Source material
════
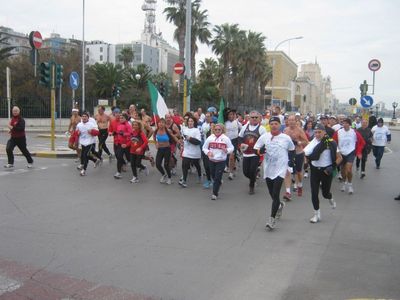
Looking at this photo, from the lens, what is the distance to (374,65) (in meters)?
20.0

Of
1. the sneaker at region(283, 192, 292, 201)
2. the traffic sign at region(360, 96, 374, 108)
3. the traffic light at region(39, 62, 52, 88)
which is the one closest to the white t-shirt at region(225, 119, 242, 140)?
the sneaker at region(283, 192, 292, 201)

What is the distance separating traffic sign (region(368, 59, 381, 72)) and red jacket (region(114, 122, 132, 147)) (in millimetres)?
12612

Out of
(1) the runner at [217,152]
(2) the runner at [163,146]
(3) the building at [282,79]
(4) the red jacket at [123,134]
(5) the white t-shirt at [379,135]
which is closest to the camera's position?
(1) the runner at [217,152]

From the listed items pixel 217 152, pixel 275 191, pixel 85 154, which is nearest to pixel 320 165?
pixel 275 191

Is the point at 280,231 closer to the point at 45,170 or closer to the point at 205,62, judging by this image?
the point at 45,170

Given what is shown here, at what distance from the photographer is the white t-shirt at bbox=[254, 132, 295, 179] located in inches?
284

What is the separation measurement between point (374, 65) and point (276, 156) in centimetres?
1462

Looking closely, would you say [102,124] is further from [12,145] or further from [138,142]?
[138,142]

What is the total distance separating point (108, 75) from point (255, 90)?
73.9ft

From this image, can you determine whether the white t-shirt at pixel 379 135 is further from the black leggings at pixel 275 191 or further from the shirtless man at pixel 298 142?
the black leggings at pixel 275 191

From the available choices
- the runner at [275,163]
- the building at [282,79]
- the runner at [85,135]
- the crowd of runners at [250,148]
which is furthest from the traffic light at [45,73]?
the building at [282,79]

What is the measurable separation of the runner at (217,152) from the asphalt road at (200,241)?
374 millimetres

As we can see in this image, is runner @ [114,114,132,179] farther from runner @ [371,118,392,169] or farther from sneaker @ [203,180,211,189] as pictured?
runner @ [371,118,392,169]

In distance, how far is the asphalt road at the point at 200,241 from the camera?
4742mm
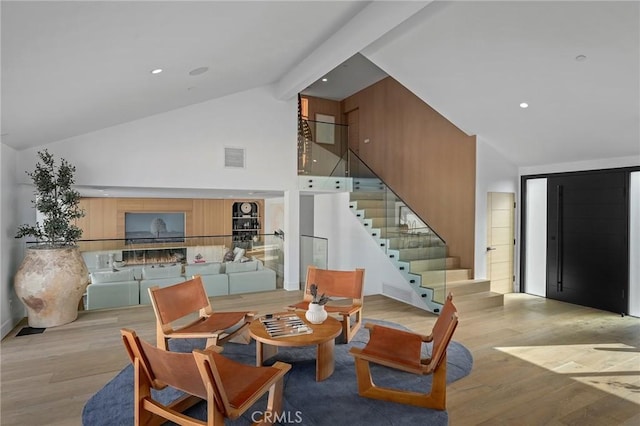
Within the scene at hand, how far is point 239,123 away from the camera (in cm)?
669

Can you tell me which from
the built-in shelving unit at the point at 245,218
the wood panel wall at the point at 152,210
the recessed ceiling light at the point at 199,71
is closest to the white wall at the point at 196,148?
the recessed ceiling light at the point at 199,71

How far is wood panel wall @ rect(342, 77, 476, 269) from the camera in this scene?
6836 millimetres

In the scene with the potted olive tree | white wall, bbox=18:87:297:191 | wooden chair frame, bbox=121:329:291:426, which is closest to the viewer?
wooden chair frame, bbox=121:329:291:426

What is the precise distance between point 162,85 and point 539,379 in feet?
17.3

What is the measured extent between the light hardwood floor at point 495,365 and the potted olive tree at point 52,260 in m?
0.29

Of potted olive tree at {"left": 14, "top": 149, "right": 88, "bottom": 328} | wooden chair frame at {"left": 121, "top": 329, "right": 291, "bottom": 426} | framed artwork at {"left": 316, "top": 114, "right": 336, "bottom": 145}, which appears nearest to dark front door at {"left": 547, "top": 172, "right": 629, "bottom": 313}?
framed artwork at {"left": 316, "top": 114, "right": 336, "bottom": 145}

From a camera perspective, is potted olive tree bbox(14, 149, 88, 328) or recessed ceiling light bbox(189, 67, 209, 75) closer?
recessed ceiling light bbox(189, 67, 209, 75)

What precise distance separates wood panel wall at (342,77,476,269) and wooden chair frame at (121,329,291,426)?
17.4 feet

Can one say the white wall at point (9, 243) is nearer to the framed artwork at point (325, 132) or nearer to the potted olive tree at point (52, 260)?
the potted olive tree at point (52, 260)

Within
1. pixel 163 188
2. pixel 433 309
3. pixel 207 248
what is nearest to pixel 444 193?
pixel 433 309

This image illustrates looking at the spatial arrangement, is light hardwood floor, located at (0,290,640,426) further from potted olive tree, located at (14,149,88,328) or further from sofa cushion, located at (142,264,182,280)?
sofa cushion, located at (142,264,182,280)

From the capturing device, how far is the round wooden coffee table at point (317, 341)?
316 cm

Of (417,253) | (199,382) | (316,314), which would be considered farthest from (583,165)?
(199,382)

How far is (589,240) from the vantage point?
243 inches
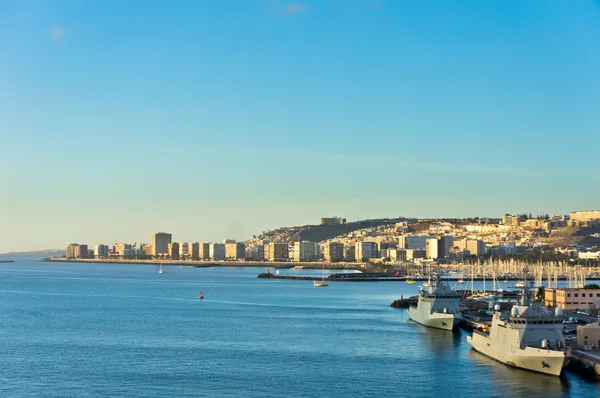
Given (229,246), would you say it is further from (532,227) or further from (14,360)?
(14,360)

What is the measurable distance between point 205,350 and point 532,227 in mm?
169970

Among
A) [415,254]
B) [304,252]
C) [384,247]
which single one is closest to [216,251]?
[304,252]

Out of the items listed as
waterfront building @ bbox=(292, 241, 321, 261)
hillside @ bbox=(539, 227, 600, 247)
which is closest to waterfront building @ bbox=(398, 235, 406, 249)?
waterfront building @ bbox=(292, 241, 321, 261)

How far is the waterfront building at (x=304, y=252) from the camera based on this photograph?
17574cm

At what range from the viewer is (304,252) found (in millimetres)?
176750

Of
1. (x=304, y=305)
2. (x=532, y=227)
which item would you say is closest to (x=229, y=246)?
(x=532, y=227)

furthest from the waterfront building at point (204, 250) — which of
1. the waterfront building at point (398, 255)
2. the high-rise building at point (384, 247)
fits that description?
the waterfront building at point (398, 255)

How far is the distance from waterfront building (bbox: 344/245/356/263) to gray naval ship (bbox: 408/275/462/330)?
419ft

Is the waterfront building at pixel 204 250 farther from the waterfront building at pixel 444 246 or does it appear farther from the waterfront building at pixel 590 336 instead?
the waterfront building at pixel 590 336

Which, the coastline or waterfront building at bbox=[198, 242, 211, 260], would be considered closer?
the coastline

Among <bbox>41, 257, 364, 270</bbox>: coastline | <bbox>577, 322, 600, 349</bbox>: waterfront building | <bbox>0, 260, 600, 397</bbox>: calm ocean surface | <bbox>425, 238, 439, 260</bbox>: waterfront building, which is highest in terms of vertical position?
<bbox>425, 238, 439, 260</bbox>: waterfront building

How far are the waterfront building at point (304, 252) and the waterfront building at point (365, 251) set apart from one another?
10.4 m

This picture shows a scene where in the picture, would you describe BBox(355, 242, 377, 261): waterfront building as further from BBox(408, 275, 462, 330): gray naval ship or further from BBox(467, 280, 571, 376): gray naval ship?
BBox(467, 280, 571, 376): gray naval ship

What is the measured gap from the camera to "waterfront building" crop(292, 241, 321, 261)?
17574 cm
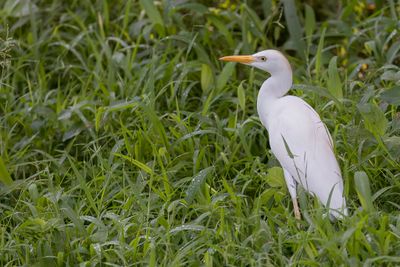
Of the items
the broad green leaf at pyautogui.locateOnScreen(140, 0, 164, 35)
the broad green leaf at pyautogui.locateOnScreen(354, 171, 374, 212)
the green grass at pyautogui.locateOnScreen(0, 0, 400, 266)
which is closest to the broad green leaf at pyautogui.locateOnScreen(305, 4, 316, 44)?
the green grass at pyautogui.locateOnScreen(0, 0, 400, 266)

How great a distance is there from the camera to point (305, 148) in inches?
152

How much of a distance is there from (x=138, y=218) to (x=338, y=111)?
4.17 feet

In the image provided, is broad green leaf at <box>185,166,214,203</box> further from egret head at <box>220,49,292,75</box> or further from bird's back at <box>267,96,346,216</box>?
egret head at <box>220,49,292,75</box>

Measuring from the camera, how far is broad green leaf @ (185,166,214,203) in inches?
154

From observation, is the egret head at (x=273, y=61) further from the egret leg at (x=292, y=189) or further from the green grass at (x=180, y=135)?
the egret leg at (x=292, y=189)

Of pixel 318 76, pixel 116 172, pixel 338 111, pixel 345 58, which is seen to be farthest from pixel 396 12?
pixel 116 172

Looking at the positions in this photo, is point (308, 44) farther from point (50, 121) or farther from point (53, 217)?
point (53, 217)

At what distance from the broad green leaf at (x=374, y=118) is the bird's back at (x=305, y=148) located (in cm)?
19

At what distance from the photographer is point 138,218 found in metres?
3.83

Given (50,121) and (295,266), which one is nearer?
(295,266)

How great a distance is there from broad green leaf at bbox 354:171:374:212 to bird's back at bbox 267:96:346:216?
102 millimetres

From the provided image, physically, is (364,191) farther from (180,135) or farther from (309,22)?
(309,22)

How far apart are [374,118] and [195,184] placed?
0.85m

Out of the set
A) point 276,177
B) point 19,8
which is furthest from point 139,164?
point 19,8
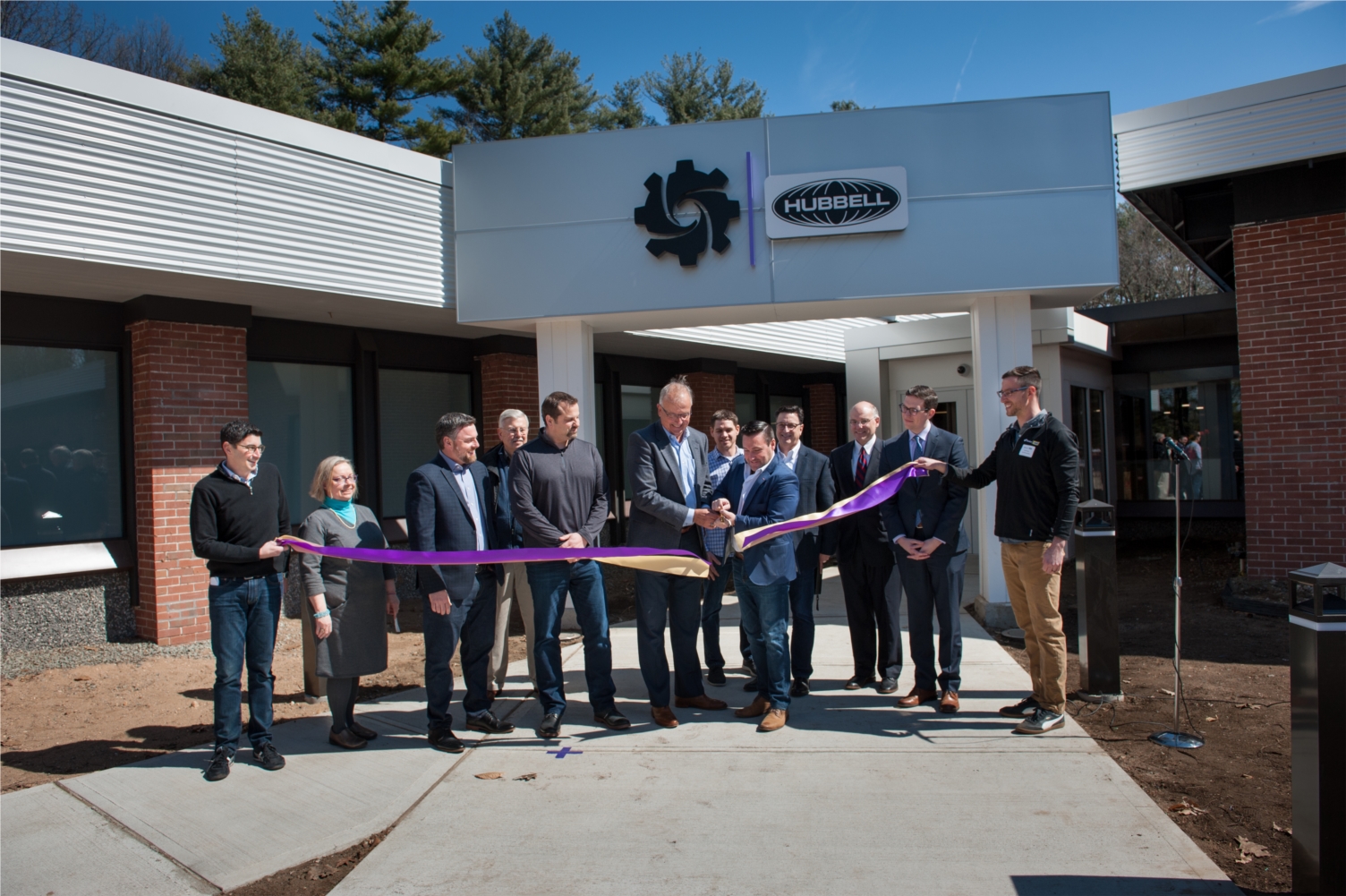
════
Exercise directions
Pick out each line of the material that contains the string "region" and copy those lines.

Solution for this problem
1. the sneaker at region(283, 192, 292, 201)
2. the traffic sign at region(360, 96, 374, 108)
3. the traffic light at region(39, 62, 52, 88)
which is the one closest to the white t-shirt at region(225, 119, 242, 140)?
the sneaker at region(283, 192, 292, 201)
What is the distance separating traffic sign (region(368, 59, 381, 72)) and red jacket (region(114, 122, 132, 147)) (in millimetres)?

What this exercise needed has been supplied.